Nothing can better illustrate the nature of the present folk-song revival as compared to that of fifty years ago than the songs and singers on this disc.

No "folksy" background for Robin Hall and Jim Macgregor. Both are from that grimiest and most industrial of all grimy and industrial cities, Glasgow. Both are young — in their twenties: both are concerned with songs that come straight from the life around them: both are concerned with making folk-song live, and so they have not much truck with over-pretentiousness or pomposity in this field — listen to You Canna Shove Your Granny off A Bus.

Children's street songs are, I suppose, roughly divided into two categories. The first is for play or calls — skipping, chases, ball, and "peever" or "ba'beds". Here is used a variety, an astounding variety, of lost legend, tale and history. There Came Three Jews or The Golden City or Mary Queen Of Scots Had Her Heid Chopped Aff. These songs, though accents and names change, seem pretty common throughout Britain and — Dominic Behan tells me — in Ireland too. The others, and heaven preserve me from the massed weight of folk-lorists falling on me, seem mainly derisory: cocking a snook at authority, personal or institutional, and in the process building up the morale of the grimy urchin in the street. And surely nowhere is this more necessary than in Glasgow. Tall dirty black tenements, gaping close-mouths, cracked stair-heid windows: back "greens" of puddled asphalt, and broken wash-hooses. Communications conducted vertically — "Maw, fling us doon a piece" or "Come up here, till ah melt ye". Vertical description: "Murder, polis, three stairs up. The wumman in the middle door hit me wi' a cup". And all around, the enormous vertical heights of the cranes in the yards — Fairfield's, Harland & Wolffs and John Brown's. Yes, by God, the Glasgow wean needs his mockery, his irreverence, his derision if he is to survive. "Ham-feet, ham-feet, Fry the polisman" …
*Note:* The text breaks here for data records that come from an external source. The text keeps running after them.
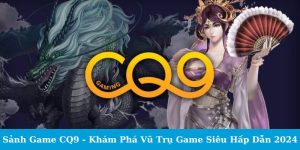 Sảnh game CQ9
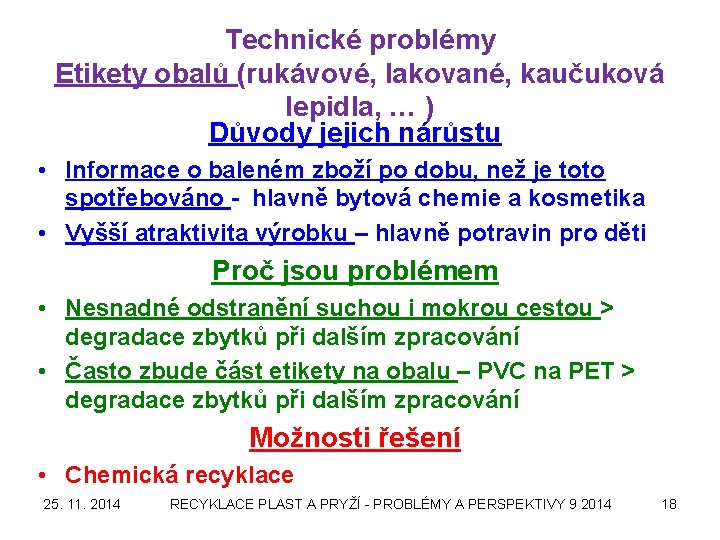 Technické problémy Etikety obalů (rukávové, lakované, kaučuková lepidla, … ) Důvody jejich nárůstu •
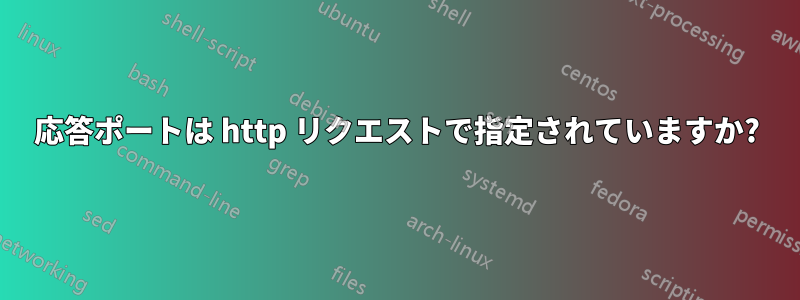 応答ポートは http リクエストで指定されていますか?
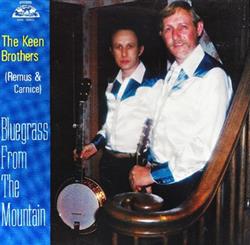 Download The Keen Brothers - Bluegrass From The Mountain
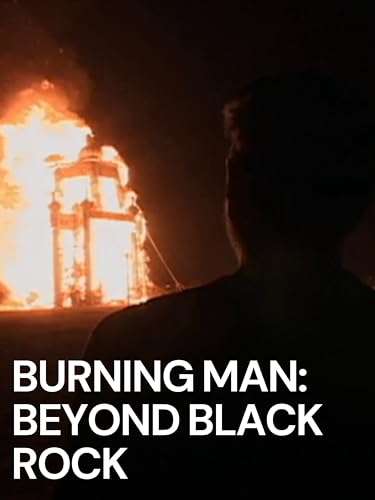 Burning Man: Beyond Black Rock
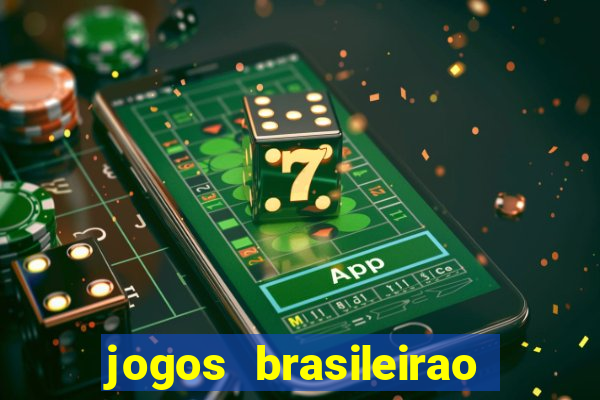 jogos brasileirao serie a hoje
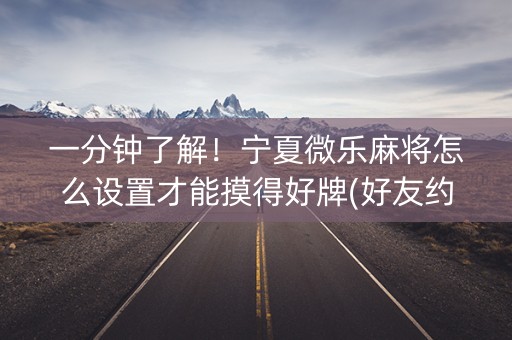 一分钟了解！宁夏微乐麻将怎么设置才能摸得好牌(好友约战老是输)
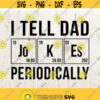 Fathers Day Gift I Tell Dad Jokes Periodically Shirt svg Fathers Day Shirt svg Funny Fathers Day Gift T Shirt Dad Gift Design 140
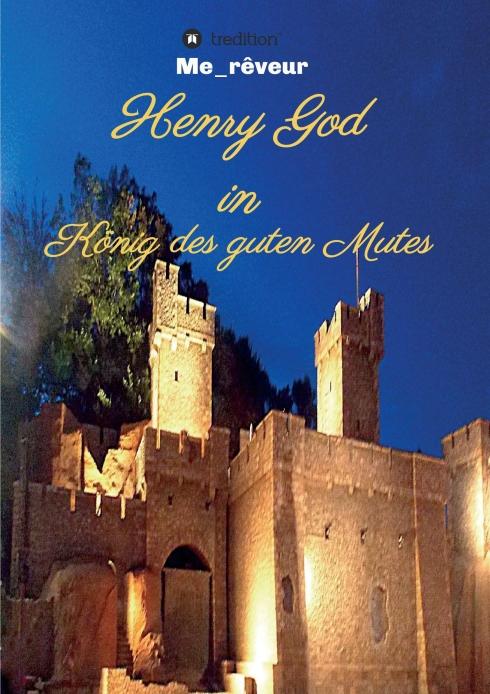 Cover-Bild Henry God in König des guten Mutes
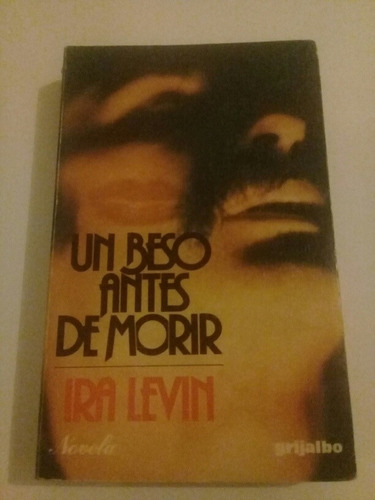 Un Beso Antes De Morir - Ira Levin - Novela - Ar7
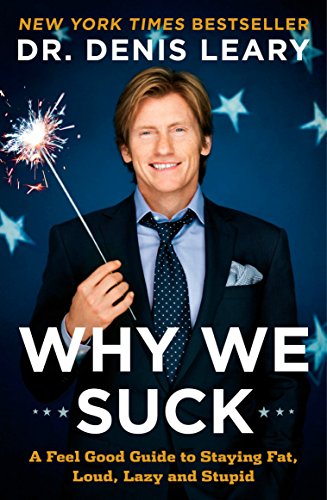 9780452295643: Why We Suck: A Feel Good Guide to Staying Fat, Loud, Lazy and Stupid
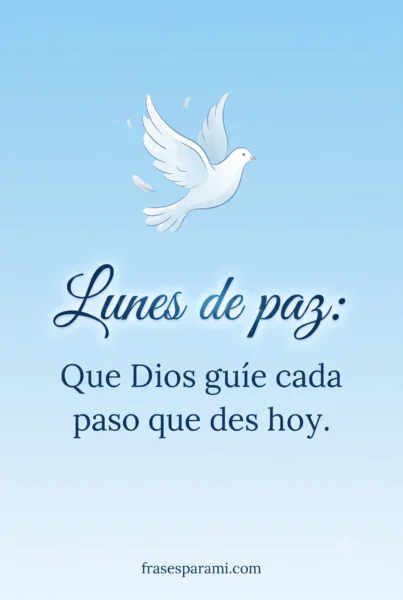Imagen con mensaje de paz y fe para feliz lunes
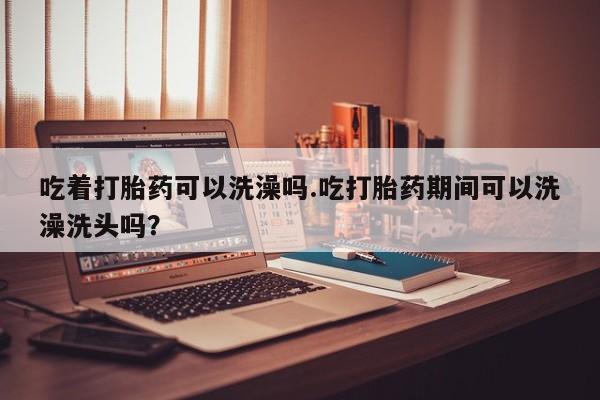 堕胎药购买方式吃着打胎药可以洗澡吗.吃打胎药期间可以洗澡洗头吗？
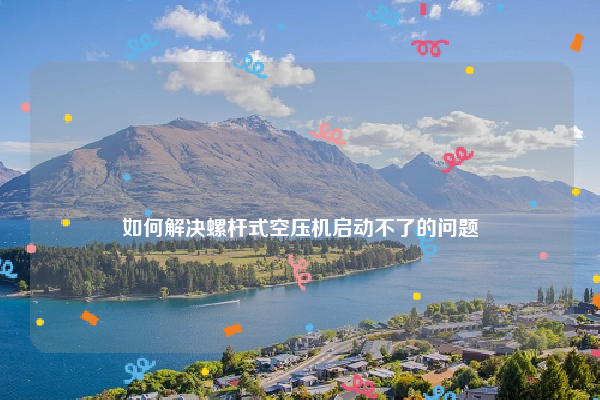 
如何解决螺杆式空压机启动不了的问题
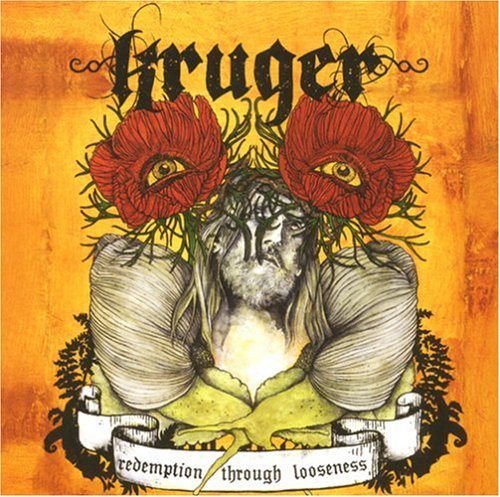Kruger/Redemption Through Looseness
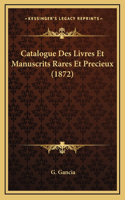 Catalogue Des Livres Et Manuscrits Rares Et Precieux (1872)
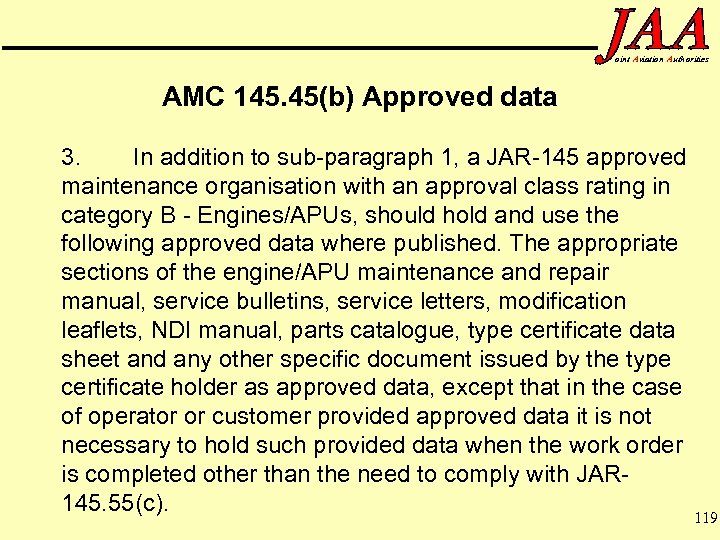 oint Aviation Authorities AMC 145. 45(b) Approved data 3. In addition to sub-paragraph 1,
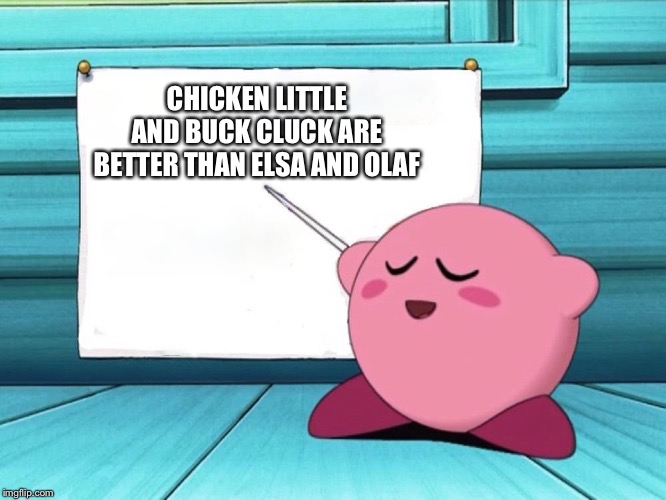 kirby sign | CHICKEN LITTLE AND BUCK CLUCK ARE BETTER THAN ELSA AND OLAF | image tagged in kirby sign | made w/ Imgflip meme maker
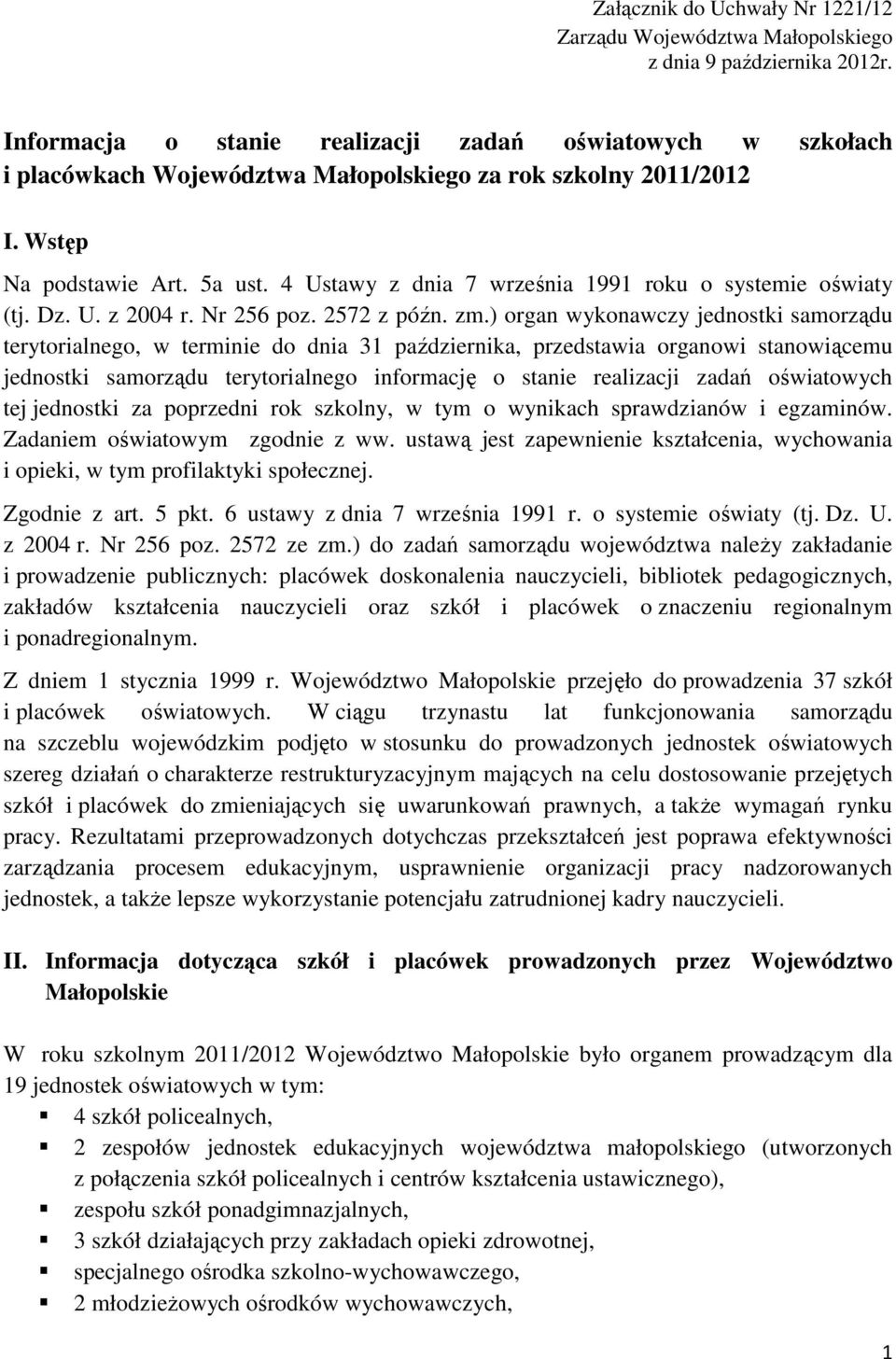 4 Ustawy z dnia 7 września 1991 roku o systemie oświaty (tj. Dz. U. z 2004 r. Nr 256 poz. 2572 z późn. zm.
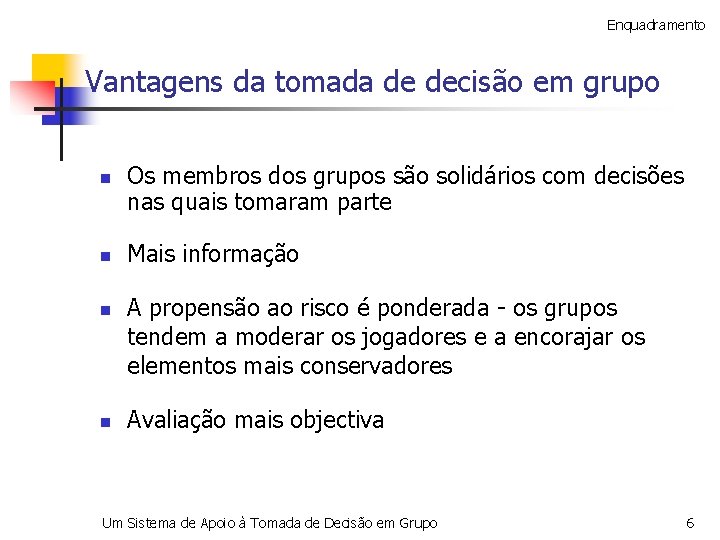 Enquadramento Vantagens da tomada de decisão em grupo n n Os membros dos grupos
Three Craws: This could take you on a conducted tour of folk-lore if you wanted to embark on it. (Derision, aimed at death? Certainly to see a hoodie craw is still a fearful thing in many parts of Scotland where it is regarded as a portent of death.) Or just anti-pompous — to trap future folk-lorists?

If You Will Marry Me. Glasgow version of "Paper of Pins". Derisory — anti-Romantic.

Duke Street Jail, You Canna Shove Your Granny Off A Bus, The World Must Be Coming To An End. Almost classic derisionaries! The jile, death and "yer granny" — the three biggest threats that loomed over and directed any Glasgow wean's upbringing. The only things missing are the Pope and the Polis.

Johnnie Lad: The theme song of the folk revival in Scotland. Origins — Love-song. Line of descent (ascent?): drinking-song (maudlin), saved and jazzed up by the kids. Verses full of local patriotism (e.g., Polmadie), anti-authority and current comment. I recently heard a version entirely devoted to the Sputnik.

The Wee Magic Stane: First published by the Scottish Secretariat in a little booklet called Sangs O' The Stane. Of all the songs devoted to the acquisition of the Stone (not "stealing" — Edward I stole it), this song by Johnnie McAvey is most likely to survive and pass into the folk tradition. It exactly captures the amused anti-authority and derisionary delight that rippled through Scotland at the time.